In today’s conversation Dr. Forbes explores why creatine has become one of the most talked-about supplements—and how to separate real science from social-media noise. He explains what creatine is (and why it’s not a steroid), how it supports short-duration high-intensity performance, and what the research says about strength, muscle, endurance “bursts,” and recovery. Scott also dives into emerging findings on brain energy demands—especially under stressors like sleep deprivation and mental fatigue—and why creatine may matter more as we age.
You will learn how creatine works in the body’s energy systems, what benefits are realistic (small but meaningful), and how those gains can compound over time. You’ll also learn practical dosing strategies (loading vs. steady daily use), why creatine monohydrate is the best-studied form, how timing fits into the routine, plus the science behind common concerns like hair loss and kidney markers.
You will discover that creatine’s biggest strength is “quiet consistency”: it can modestly expand rapid-energy capacity and help maintain performance during physical or mental stress—without needing complicated protocols.
Scott helps solve the challenge of making a confident, evidence-based decision about whether creatine belongs in your routine—without fear, myths, or marketing-driven confusion.
Key take aways:
Creatine supports short, explosive efforts—strength, sprinting, bursts.
Creatine monohydrate is the most studied and reliable choice.
Five grams daily is a simple, effective baseline.
Timing matters less than consistency—before or after works.
Creatinine rises can be a marker issue, not kidney damage.
“Creatine is not a steroid.”
Today’s Expert Guest is Creatine Researcher Dr. Scott Forbes
Dr. Scott Forbes is a Full Professor of Physical Education Studies at Brandon University whose research focuses on nutrition and training strategies that support athletic performance, muscle health, and brain health—especially in aging adults. He is a Clinical Exercise Physiologist (CSEP-CEP) and a Certified Sports Nutritionist/Fellow (ISSN), with degrees from the University of Saskatchewan (BSc, MSc) and the University of Alberta (PhD), plus a postdoctoral fellowship at the University of Calgary and an IOC Diploma in Sports Nutrition.
Scott’s work stands out because he’s relentlessly evidence-first: he leans on systematic reviews, meta-analyses, and direct measures (like ultrasound muscle thickness) to describe benefits honestly—often emphasizing that effects can be real but modest. In a space crowded with exaggeration, he focuses on what the data actually supports, where the research is mixed (like endurance), and where it’s evolving fast (brain health and clinical populations).
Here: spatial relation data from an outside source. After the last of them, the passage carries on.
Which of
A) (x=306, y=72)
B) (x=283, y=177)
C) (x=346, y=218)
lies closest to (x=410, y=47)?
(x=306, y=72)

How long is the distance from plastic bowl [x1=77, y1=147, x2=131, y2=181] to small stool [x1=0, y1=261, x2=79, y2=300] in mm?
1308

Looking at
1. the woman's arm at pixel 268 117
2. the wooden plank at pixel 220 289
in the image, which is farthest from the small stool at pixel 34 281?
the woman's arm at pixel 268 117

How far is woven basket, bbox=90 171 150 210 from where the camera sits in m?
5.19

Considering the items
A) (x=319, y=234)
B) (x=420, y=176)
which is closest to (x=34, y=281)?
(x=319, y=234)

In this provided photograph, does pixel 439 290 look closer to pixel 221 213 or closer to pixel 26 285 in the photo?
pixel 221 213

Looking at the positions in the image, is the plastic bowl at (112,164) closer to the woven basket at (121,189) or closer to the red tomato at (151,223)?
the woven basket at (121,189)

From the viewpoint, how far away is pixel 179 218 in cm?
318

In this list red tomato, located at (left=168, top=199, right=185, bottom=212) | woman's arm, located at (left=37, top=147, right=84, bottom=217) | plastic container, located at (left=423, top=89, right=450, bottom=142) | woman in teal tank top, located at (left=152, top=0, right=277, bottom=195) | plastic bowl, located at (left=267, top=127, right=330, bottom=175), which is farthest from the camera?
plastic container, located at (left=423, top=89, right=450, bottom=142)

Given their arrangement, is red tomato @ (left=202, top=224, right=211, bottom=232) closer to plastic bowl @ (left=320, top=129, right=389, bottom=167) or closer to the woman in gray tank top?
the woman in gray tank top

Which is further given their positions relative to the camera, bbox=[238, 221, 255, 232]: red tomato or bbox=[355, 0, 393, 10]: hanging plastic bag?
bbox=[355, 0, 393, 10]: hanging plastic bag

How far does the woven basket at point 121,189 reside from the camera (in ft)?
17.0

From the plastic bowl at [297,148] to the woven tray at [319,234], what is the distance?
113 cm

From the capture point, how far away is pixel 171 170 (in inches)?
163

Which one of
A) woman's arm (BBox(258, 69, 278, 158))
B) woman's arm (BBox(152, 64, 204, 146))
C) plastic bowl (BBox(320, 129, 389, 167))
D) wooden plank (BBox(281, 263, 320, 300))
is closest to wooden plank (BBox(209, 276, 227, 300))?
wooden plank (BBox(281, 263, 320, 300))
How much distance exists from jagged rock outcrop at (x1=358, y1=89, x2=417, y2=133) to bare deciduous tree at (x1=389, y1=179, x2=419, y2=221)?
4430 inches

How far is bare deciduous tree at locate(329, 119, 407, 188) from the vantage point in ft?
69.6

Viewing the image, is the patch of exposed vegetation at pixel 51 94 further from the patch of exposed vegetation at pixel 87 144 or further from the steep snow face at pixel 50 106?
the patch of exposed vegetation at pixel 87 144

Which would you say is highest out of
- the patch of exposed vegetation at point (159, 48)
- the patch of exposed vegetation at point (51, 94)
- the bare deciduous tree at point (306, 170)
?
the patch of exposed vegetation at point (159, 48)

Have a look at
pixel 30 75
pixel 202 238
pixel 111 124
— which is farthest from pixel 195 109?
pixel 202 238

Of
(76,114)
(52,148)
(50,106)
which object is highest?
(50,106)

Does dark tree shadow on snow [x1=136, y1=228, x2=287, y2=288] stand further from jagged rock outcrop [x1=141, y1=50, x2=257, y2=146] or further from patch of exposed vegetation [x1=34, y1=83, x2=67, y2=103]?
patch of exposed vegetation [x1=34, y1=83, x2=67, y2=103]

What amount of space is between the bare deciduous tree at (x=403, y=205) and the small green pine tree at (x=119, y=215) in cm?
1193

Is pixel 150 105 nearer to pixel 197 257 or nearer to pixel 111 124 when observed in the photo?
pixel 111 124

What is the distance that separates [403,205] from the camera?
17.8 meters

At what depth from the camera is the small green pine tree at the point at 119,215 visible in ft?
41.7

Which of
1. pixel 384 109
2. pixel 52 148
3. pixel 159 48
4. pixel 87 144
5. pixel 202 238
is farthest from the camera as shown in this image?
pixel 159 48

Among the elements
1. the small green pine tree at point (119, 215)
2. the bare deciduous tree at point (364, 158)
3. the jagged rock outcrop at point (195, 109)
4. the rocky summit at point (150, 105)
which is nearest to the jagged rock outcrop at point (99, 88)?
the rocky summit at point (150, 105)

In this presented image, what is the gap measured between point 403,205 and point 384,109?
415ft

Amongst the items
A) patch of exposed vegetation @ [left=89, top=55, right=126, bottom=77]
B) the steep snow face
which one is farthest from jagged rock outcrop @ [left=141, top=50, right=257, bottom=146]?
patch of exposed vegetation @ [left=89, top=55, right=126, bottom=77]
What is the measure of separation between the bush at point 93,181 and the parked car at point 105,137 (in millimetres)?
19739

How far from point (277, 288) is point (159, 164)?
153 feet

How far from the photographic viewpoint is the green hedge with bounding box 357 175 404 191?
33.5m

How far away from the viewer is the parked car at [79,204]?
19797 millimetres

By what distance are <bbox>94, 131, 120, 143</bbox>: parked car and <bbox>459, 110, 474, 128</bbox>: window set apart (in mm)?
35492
The one key idea: If you’re “creatine curious,” start simple: choose creatine monohydrate and take ~3–5 g/day consistently (timing is flexible). If you want faster saturation, a short loading phase can work, but it’s not required—consistency wins.
This podcast contains advice and information relating to health and wellness. It should be used to supplement rather than replace the advice of your doctor or another trained health professional. If you know or suspect that you have a health problem, seek your physician’s advice before embarking on any medical program or treatment. All efforts have been made to assure the accuracy of the information contained in this podcast / interview / article as of the date of publication. The author and publisher disclaim liability for any medical or other outcomes that may occur as a result of applying the methods suggested in this material.